§ **WORK INSTRUCTIONS**
Rewrite each of the following items with "camera" swapped for "viewer" wherever it occurs, changing nothing else, and omit the pictures from your answer.

——

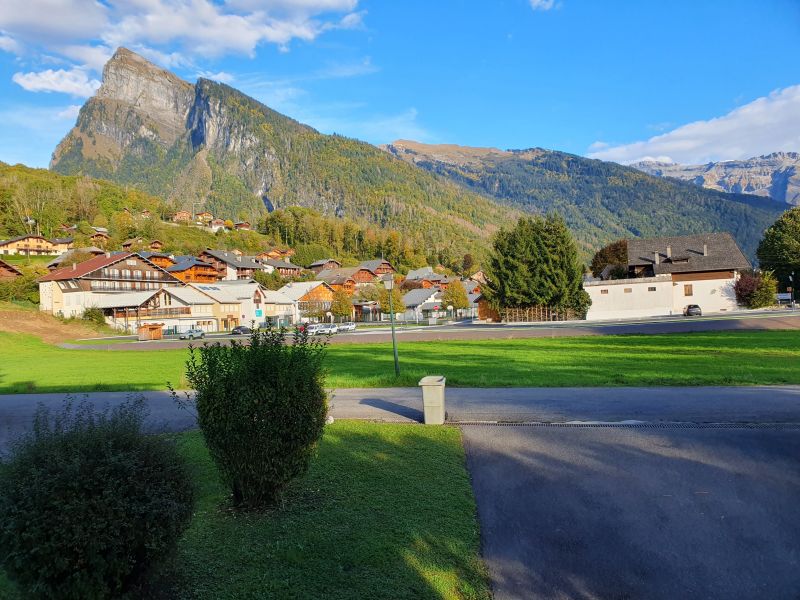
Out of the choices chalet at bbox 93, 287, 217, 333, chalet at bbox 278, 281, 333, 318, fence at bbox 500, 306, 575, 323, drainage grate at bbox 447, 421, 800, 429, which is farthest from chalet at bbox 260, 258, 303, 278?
drainage grate at bbox 447, 421, 800, 429

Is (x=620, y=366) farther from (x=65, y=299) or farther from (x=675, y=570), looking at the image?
(x=65, y=299)

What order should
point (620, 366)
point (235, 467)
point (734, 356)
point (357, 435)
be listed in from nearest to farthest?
point (235, 467) < point (357, 435) < point (620, 366) < point (734, 356)

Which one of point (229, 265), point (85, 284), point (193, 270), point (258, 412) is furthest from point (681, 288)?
point (193, 270)

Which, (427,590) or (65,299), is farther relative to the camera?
(65,299)

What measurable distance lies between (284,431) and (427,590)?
7.79 feet

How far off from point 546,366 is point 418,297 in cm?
8009

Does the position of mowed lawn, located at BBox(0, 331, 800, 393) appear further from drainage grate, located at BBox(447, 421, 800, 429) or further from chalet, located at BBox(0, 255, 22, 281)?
chalet, located at BBox(0, 255, 22, 281)

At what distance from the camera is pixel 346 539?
5.54 m

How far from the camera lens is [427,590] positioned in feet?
15.5

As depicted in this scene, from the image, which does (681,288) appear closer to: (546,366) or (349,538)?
(546,366)

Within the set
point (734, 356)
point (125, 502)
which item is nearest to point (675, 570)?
point (125, 502)

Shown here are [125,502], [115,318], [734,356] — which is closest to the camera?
[125,502]

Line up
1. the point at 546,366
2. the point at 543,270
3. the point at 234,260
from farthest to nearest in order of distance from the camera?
the point at 234,260
the point at 543,270
the point at 546,366

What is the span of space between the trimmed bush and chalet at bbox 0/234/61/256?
385 feet
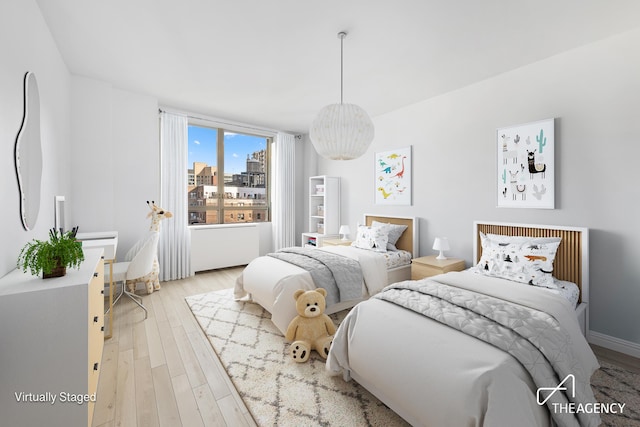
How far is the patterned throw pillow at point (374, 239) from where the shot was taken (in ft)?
12.9

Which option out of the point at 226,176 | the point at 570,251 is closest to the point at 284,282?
the point at 570,251

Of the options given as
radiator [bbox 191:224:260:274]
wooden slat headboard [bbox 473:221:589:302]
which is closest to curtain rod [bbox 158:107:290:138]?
radiator [bbox 191:224:260:274]

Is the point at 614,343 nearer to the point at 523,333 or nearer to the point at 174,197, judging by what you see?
the point at 523,333

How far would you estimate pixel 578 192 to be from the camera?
8.64 feet

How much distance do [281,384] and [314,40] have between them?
2.84 meters

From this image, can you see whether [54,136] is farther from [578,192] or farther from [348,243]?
[578,192]

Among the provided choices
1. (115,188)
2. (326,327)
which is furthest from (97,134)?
(326,327)

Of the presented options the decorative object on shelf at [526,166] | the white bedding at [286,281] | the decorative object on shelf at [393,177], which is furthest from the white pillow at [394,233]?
the decorative object on shelf at [526,166]

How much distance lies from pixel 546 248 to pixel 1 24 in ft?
13.7

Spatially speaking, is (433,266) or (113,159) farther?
(113,159)

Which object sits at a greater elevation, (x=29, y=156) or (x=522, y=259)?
(x=29, y=156)

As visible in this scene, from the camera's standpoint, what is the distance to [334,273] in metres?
2.94

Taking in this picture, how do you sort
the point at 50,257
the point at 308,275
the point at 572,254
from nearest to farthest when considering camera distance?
the point at 50,257 < the point at 572,254 < the point at 308,275

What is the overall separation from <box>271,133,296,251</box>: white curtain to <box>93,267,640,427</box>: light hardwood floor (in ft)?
8.91
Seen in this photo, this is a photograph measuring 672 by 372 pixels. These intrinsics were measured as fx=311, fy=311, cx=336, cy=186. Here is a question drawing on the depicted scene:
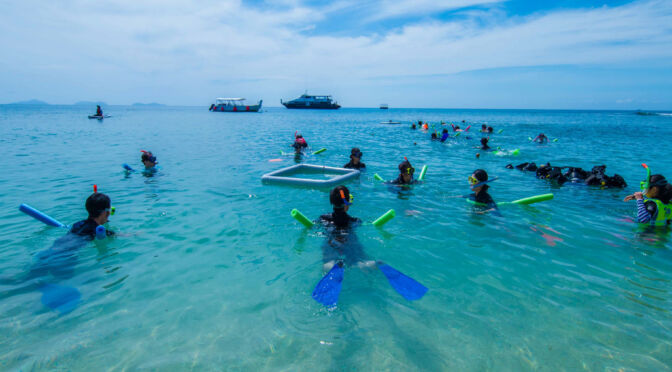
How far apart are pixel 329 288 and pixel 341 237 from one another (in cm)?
135

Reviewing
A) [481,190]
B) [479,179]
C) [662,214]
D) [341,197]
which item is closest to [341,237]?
[341,197]

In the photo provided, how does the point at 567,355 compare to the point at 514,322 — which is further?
the point at 514,322

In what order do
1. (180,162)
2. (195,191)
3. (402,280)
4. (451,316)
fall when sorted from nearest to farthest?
1. (451,316)
2. (402,280)
3. (195,191)
4. (180,162)

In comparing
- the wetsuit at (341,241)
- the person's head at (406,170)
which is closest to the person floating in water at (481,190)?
the person's head at (406,170)

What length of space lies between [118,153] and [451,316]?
59.2ft

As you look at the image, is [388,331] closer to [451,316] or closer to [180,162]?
[451,316]

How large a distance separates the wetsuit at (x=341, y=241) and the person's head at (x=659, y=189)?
18.9 ft

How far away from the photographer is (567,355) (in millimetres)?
3189

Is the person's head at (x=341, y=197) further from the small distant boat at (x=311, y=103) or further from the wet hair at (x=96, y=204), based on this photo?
the small distant boat at (x=311, y=103)

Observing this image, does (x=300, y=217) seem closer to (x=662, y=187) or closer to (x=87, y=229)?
(x=87, y=229)

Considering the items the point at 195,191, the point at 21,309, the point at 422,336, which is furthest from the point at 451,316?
the point at 195,191

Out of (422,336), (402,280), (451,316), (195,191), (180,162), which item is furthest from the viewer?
(180,162)

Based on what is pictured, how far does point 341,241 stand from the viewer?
538 cm

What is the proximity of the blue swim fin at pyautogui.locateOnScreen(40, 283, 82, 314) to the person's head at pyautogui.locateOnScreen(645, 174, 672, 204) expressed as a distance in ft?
32.0
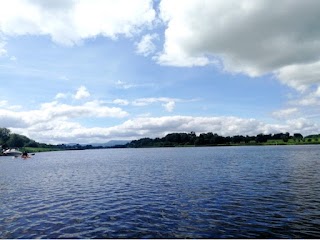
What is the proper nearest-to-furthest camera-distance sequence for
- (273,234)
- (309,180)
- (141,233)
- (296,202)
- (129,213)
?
(273,234)
(141,233)
(129,213)
(296,202)
(309,180)

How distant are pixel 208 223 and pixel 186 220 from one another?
2.50m

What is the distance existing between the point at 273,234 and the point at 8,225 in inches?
1035

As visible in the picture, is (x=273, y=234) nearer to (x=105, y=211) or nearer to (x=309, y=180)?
(x=105, y=211)

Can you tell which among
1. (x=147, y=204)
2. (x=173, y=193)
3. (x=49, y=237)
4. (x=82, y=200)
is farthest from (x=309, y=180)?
(x=49, y=237)

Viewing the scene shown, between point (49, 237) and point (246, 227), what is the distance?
18088 millimetres

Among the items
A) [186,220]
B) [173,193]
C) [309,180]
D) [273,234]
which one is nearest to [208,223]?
[186,220]

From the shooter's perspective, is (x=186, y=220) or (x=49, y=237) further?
(x=186, y=220)

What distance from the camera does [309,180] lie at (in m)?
54.0

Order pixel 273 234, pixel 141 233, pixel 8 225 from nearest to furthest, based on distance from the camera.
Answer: pixel 273 234 → pixel 141 233 → pixel 8 225

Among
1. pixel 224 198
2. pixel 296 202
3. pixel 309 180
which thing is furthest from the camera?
pixel 309 180

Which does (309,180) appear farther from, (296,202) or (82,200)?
(82,200)

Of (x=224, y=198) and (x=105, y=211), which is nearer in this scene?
(x=105, y=211)

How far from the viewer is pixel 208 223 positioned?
28688mm

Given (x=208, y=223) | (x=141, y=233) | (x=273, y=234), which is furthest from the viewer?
(x=208, y=223)
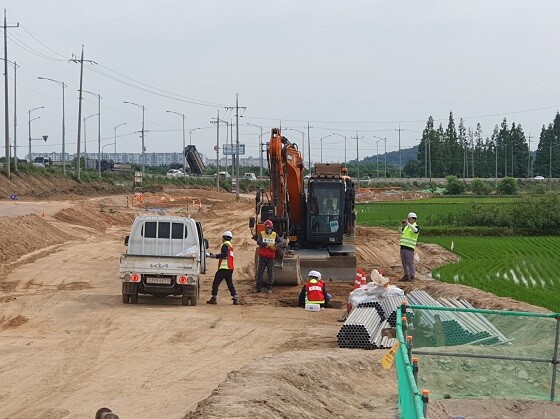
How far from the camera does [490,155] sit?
172750 mm

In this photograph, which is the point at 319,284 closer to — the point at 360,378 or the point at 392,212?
the point at 360,378

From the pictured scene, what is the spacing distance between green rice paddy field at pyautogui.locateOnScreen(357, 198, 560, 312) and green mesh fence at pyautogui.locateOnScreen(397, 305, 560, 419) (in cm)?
874

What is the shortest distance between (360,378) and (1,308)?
10.5 m

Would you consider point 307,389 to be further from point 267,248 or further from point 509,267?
point 509,267

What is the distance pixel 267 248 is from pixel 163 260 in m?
3.78

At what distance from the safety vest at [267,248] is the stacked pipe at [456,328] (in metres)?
10.6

——

§ **SOLUTION TO THIS TASK**
Out of the choices chalet at bbox 93, 287, 217, 333, chalet at bbox 278, 281, 333, 318, fence at bbox 500, 306, 575, 323, drainage grate at bbox 447, 421, 800, 429, which is farthest from chalet at bbox 260, 258, 303, 278?
drainage grate at bbox 447, 421, 800, 429

Is (x=620, y=366) farther from (x=65, y=299) or farther from (x=675, y=570), looking at the image?
(x=65, y=299)

What order should
point (620, 366)
point (235, 467)
point (734, 356)
point (357, 435)
be listed in from nearest to farthest?
point (235, 467) < point (357, 435) < point (620, 366) < point (734, 356)

Which one of point (229, 265), point (85, 284), point (193, 270), point (258, 412) is furthest from point (681, 288)?
point (193, 270)

Which, (427,590) or (65,299), is farther relative to the viewer?
(65,299)

What measurable distance lies between (284,431) and (427,590)?
7.79 feet

How far off from point 546,366 is point 418,297 in cm?
8009

Does the position of mowed lawn, located at BBox(0, 331, 800, 393) appear further from drainage grate, located at BBox(447, 421, 800, 429) or further from chalet, located at BBox(0, 255, 22, 281)?
chalet, located at BBox(0, 255, 22, 281)

At what distance from the viewer is pixel 346 539?
5.54 m

How far from the viewer lens is [427,590] positioned in feet?
15.5

As depicted in this scene, from the image, which does (681,288) appear closer to: (546,366) or (349,538)?
(546,366)

Within the set
point (734, 356)
point (125, 502)
which item is nearest to point (675, 570)?
point (125, 502)

Shown here are [125,502], [115,318], [734,356] — which is closest to the viewer?
[125,502]

Line up
1. the point at 546,366
2. the point at 543,270
3. the point at 234,260
from farthest to nearest in order of distance from the viewer?
the point at 234,260
the point at 543,270
the point at 546,366

What is the span of space between the trimmed bush and chalet at bbox 0/234/61/256?
385 feet
How far is the patterned throw pillow at point (374, 239) from where the shot was taken (in ft)?
12.9

Which option out of the point at 226,176 | the point at 570,251 is closest to the point at 284,282?
the point at 570,251

Of the options given as
radiator [bbox 191:224:260:274]
wooden slat headboard [bbox 473:221:589:302]
which is closest to curtain rod [bbox 158:107:290:138]?
radiator [bbox 191:224:260:274]

Is the point at 614,343 nearer to the point at 523,333 or nearer to the point at 174,197, judging by what you see?
the point at 523,333

How far would you estimate pixel 578 192 to be from the viewer?
8.64 feet

How much distance do [281,384] and [314,40] have between them?
2.84 meters

From this image, can you see whether [54,136] is farther from [578,192] or farther from [348,243]?
[578,192]

Among the provided choices
1. (115,188)
2. (326,327)
which is furthest from (97,134)?
(326,327)

Of the presented options the decorative object on shelf at [526,166] | the white bedding at [286,281] | the decorative object on shelf at [393,177], which is furthest from the white pillow at [394,233]?
the decorative object on shelf at [526,166]

How much distance lies from pixel 546 248 to pixel 1 24 in ft?
13.7

Spatially speaking, is (433,266) or (113,159) farther?
(113,159)

Which object sits at a greater elevation, (x=29, y=156) or (x=522, y=259)?
(x=29, y=156)

As visible in this scene, from the viewer's standpoint, what is the distance to [334,273] in metres?
2.94

Taking in this picture, how do you sort
the point at 50,257
the point at 308,275
the point at 572,254
from nearest to farthest when considering viewer distance?
the point at 50,257 < the point at 572,254 < the point at 308,275

What is the overall separation from <box>271,133,296,251</box>: white curtain to <box>93,267,640,427</box>: light hardwood floor (in ft)?
8.91
Seen in this photo, this is a photograph measuring 672 by 372 pixels. These intrinsics were measured as fx=311, fy=311, cx=336, cy=186. Here is a question drawing on the depicted scene:
How far apart are pixel 329 288 and pixel 341 237 from one another (in cm)?
135

Reviewing
A) [481,190]
B) [479,179]
C) [662,214]
D) [341,197]
which item is closest to [341,237]?
[341,197]

In the photo provided, how does the point at 567,355 compare to the point at 514,322 — which is further?
the point at 514,322

In what order do
1. (180,162)
2. (195,191)
3. (402,280)
4. (451,316)
fall when sorted from nearest to farthest?
1. (451,316)
2. (402,280)
3. (195,191)
4. (180,162)

In comparing
- the wetsuit at (341,241)
- the person's head at (406,170)
which is closest to the person floating in water at (481,190)?
the person's head at (406,170)

What length of space lies between [118,153] and [451,316]?
59.2ft

As you look at the image, is [388,331] closer to [451,316] or closer to [180,162]?
[451,316]

How large a distance separates the wetsuit at (x=341, y=241) and the person's head at (x=659, y=189)?
18.9 ft

How far away from the photographer is (567,355) (in millimetres)?
3189

Is the person's head at (x=341, y=197) further from the small distant boat at (x=311, y=103) or further from the wet hair at (x=96, y=204), based on this photo?
the small distant boat at (x=311, y=103)

Observing this image, does (x=300, y=217) seem closer to (x=662, y=187) or closer to (x=87, y=229)?
(x=87, y=229)

Considering the items the point at 195,191, the point at 21,309, the point at 422,336, which is furthest from the point at 451,316?
the point at 195,191

Out of (422,336), (402,280), (451,316), (195,191), (180,162), which item is furthest from the viewer?
(180,162)

Based on what is pictured, how far does point 341,241 stand from the viewer?
538 cm

What is the proximity of the blue swim fin at pyautogui.locateOnScreen(40, 283, 82, 314) to the person's head at pyautogui.locateOnScreen(645, 174, 672, 204) expressed as a distance in ft?
32.0
What is the proper nearest-to-furthest viewer-distance sequence for
- (273,234)
- (309,180)
- (141,233)
- (296,202)
- (129,213)
?
(273,234)
(141,233)
(129,213)
(296,202)
(309,180)

How distant are pixel 208 223 and pixel 186 220 from one another?
2.50m

What is the distance existing between the point at 273,234 and the point at 8,225 in inches?
1035

As visible in the picture, is (x=273, y=234) nearer to (x=105, y=211) or nearer to (x=309, y=180)?
(x=105, y=211)

Can you tell which among
1. (x=147, y=204)
2. (x=173, y=193)
3. (x=49, y=237)
4. (x=82, y=200)
is farthest from (x=309, y=180)?
(x=49, y=237)

Viewing the scene shown, between point (49, 237) and point (246, 227), what is the distance?
18088 millimetres

Among the items
A) [186,220]
B) [173,193]
C) [309,180]
D) [273,234]
which one is nearest to [208,223]?
[186,220]

From the shooter's perspective, is (x=186, y=220) or (x=49, y=237) further?
(x=186, y=220)

What distance from the viewer does [309,180] lie at (in m)?
54.0

Order pixel 273 234, pixel 141 233, pixel 8 225 from nearest to furthest, based on distance from the viewer.
Answer: pixel 273 234 → pixel 141 233 → pixel 8 225

Among
1. pixel 224 198
2. pixel 296 202
3. pixel 309 180
which thing is furthest from the viewer?
pixel 309 180

Which does (309,180) appear farther from, (296,202) or (82,200)?
(82,200)

Of (x=224, y=198) and (x=105, y=211), which is nearer in this scene?
(x=105, y=211)

How far from the viewer is pixel 208 223 positioned?
28688mm

Given (x=208, y=223) | (x=141, y=233) | (x=273, y=234), which is furthest from the viewer?
(x=208, y=223)
How far from the viewer does [490,155] sit?
172750 mm

In this photograph, which is the point at 319,284 closer to — the point at 360,378 or the point at 392,212?
the point at 360,378

From the pictured scene, what is the spacing distance between green rice paddy field at pyautogui.locateOnScreen(357, 198, 560, 312) and green mesh fence at pyautogui.locateOnScreen(397, 305, 560, 419) (in cm)?
874

What is the shortest distance between (360,378) and (1,308)?
10.5 m

Would you consider point 307,389 to be further from point 267,248 or further from point 509,267?
point 509,267

What is the distance pixel 267 248 is from pixel 163 260 in m?
3.78

At what distance from the safety vest at [267,248] is the stacked pipe at [456,328] (in metres)?
10.6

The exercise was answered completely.